# PROBLEM TO WORK ON
In the records below, copy the lines from the one containing "What is the measure of" through the one containing "0.41 meters", both included, without changing anything.

# Rows of spatial question data
>> START
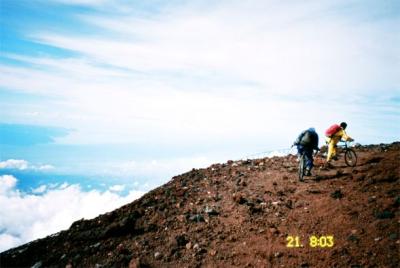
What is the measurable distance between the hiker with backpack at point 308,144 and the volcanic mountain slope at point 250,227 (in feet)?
2.43

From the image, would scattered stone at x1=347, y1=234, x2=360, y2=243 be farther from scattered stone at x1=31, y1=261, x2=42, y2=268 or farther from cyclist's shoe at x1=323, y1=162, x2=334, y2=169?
scattered stone at x1=31, y1=261, x2=42, y2=268

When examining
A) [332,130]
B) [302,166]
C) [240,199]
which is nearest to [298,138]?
[302,166]

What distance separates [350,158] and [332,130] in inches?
67.9

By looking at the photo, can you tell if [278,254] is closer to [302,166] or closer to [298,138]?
[302,166]

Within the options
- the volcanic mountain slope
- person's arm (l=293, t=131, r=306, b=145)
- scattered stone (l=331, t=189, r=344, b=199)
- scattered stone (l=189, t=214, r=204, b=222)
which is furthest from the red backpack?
scattered stone (l=189, t=214, r=204, b=222)

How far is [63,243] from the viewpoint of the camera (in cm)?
1178

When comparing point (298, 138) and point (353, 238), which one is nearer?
point (353, 238)

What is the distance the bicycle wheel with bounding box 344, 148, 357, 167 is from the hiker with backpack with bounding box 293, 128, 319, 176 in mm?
2168

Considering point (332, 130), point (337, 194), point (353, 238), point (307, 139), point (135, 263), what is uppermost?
point (332, 130)

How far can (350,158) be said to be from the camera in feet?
52.8

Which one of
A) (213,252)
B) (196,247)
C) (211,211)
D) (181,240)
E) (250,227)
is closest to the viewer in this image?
(213,252)

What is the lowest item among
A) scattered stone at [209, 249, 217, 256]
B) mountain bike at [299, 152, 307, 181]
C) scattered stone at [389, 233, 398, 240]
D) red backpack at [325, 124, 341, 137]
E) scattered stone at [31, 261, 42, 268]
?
scattered stone at [31, 261, 42, 268]

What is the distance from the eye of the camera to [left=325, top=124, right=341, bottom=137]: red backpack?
15891 millimetres

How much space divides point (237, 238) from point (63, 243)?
21.2 ft
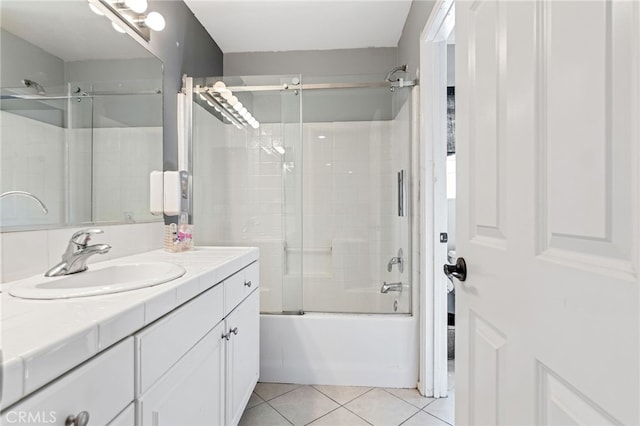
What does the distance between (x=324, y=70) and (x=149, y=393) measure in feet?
9.01

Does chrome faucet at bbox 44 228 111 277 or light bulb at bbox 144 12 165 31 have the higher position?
light bulb at bbox 144 12 165 31

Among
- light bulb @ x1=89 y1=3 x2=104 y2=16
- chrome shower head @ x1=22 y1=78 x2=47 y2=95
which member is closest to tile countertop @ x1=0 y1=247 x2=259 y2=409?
chrome shower head @ x1=22 y1=78 x2=47 y2=95

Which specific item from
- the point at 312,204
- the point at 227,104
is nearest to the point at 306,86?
the point at 227,104

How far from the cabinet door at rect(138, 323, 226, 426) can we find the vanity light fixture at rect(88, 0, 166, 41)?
4.95ft

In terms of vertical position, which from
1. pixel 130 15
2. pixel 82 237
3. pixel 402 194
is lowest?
pixel 82 237

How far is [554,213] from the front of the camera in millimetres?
537

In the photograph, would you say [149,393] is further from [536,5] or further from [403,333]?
[403,333]

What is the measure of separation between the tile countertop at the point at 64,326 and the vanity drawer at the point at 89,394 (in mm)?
18

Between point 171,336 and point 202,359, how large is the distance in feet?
0.83

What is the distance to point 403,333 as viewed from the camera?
194cm

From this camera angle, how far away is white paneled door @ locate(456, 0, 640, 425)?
0.41 meters

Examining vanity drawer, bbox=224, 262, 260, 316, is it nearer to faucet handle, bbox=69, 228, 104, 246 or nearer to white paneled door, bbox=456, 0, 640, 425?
faucet handle, bbox=69, 228, 104, 246

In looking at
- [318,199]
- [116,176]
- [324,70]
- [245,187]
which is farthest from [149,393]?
[324,70]

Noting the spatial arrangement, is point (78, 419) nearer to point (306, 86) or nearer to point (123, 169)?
point (123, 169)
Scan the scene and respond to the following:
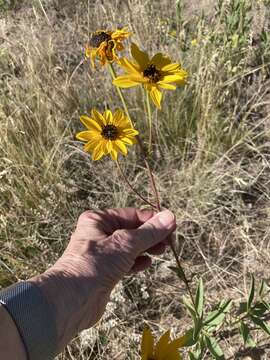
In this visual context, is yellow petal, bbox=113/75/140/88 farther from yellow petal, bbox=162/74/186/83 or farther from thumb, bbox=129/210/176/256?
thumb, bbox=129/210/176/256

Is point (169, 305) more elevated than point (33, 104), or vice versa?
point (33, 104)

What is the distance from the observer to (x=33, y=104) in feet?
6.12

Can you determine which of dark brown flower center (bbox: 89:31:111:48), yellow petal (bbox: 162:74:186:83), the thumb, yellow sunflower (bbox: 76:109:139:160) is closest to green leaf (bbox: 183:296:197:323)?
the thumb

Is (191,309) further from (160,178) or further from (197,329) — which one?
(160,178)

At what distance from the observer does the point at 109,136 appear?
984mm

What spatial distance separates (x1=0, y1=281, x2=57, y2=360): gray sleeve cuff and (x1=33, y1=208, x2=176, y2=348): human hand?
0.02 m

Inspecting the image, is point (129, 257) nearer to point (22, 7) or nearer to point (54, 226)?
point (54, 226)

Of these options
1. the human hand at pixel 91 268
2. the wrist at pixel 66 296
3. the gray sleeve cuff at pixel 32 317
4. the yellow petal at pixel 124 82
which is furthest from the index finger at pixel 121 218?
→ the yellow petal at pixel 124 82

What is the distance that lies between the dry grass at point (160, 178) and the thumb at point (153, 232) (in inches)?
18.4

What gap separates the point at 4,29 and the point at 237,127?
117 centimetres

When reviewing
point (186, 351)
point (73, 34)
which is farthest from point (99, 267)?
point (73, 34)

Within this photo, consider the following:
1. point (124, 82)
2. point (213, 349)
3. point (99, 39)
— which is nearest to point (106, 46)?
point (99, 39)

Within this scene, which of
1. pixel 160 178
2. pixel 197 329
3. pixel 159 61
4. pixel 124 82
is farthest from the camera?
pixel 160 178

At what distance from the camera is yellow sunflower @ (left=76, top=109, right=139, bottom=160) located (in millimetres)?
963
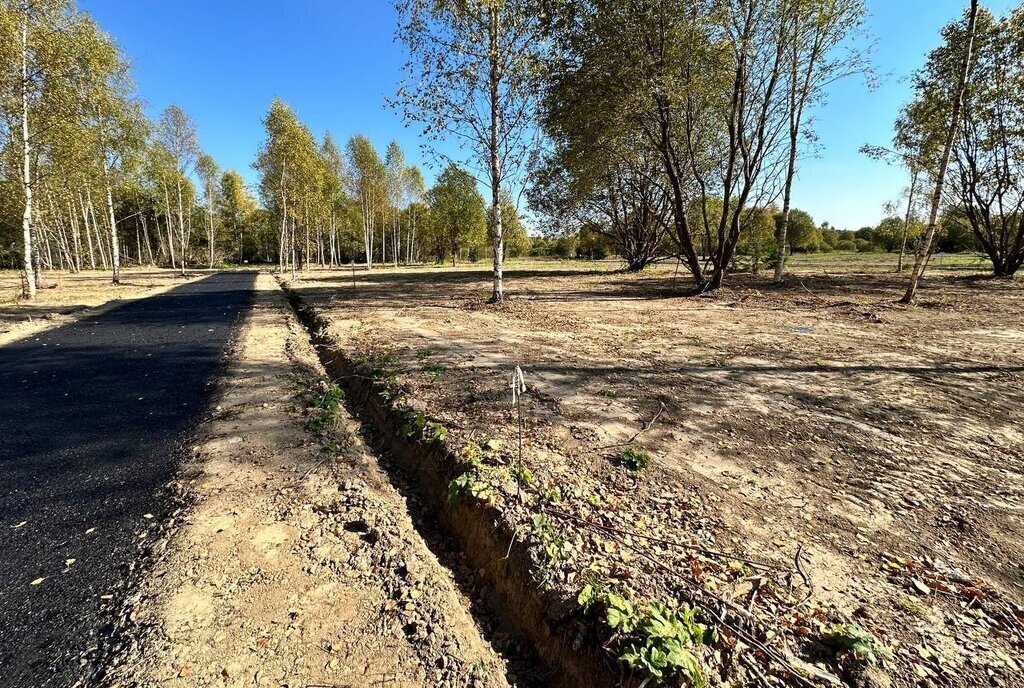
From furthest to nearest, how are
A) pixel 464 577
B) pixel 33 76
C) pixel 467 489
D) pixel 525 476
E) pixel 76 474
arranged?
pixel 33 76
pixel 76 474
pixel 525 476
pixel 467 489
pixel 464 577

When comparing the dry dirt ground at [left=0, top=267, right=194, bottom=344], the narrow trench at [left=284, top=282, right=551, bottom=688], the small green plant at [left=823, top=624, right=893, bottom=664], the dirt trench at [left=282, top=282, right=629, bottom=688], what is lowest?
the narrow trench at [left=284, top=282, right=551, bottom=688]

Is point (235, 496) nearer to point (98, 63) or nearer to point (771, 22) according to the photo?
point (771, 22)

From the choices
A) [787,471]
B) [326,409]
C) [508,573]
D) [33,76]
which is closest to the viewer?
[508,573]

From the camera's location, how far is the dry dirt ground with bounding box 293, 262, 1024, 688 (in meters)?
2.12

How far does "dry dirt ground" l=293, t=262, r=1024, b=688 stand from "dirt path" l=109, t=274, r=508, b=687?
70 cm

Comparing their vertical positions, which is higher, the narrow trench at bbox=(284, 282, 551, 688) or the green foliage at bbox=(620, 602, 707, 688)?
the green foliage at bbox=(620, 602, 707, 688)

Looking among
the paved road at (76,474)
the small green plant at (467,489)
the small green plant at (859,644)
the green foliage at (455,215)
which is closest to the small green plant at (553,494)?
the small green plant at (467,489)

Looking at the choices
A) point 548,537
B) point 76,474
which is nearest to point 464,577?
point 548,537

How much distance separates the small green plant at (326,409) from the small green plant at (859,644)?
4.34 meters

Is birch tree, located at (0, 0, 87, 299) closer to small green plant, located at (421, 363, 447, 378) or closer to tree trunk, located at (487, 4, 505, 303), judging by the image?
tree trunk, located at (487, 4, 505, 303)

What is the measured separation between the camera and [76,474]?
3.58 m

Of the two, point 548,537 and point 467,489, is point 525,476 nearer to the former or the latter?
point 467,489

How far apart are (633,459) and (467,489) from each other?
138 centimetres

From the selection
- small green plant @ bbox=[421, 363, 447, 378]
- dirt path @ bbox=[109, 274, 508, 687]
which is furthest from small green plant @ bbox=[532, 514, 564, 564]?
small green plant @ bbox=[421, 363, 447, 378]
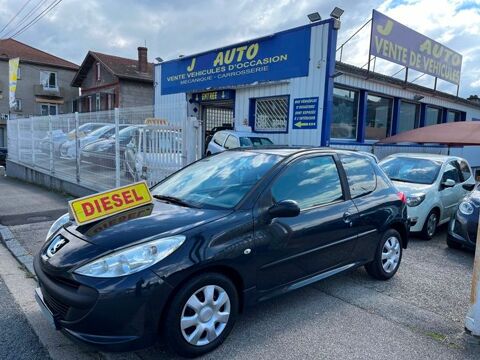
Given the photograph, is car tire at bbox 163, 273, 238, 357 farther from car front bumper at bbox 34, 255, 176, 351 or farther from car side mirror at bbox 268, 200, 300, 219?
>> END
# THE RESULT
What is the measure of separation between the tile countertop at the point at 64,326 and the vanity drawer at the point at 89,394 (in mm)?
18

Between point 171,336 and point 202,359, how large is the distance in feet?
0.83

What is the distance to point 403,333 as viewed from the camera?
194cm

From this camera angle, how far away is white paneled door @ locate(456, 0, 640, 425)?
0.41 meters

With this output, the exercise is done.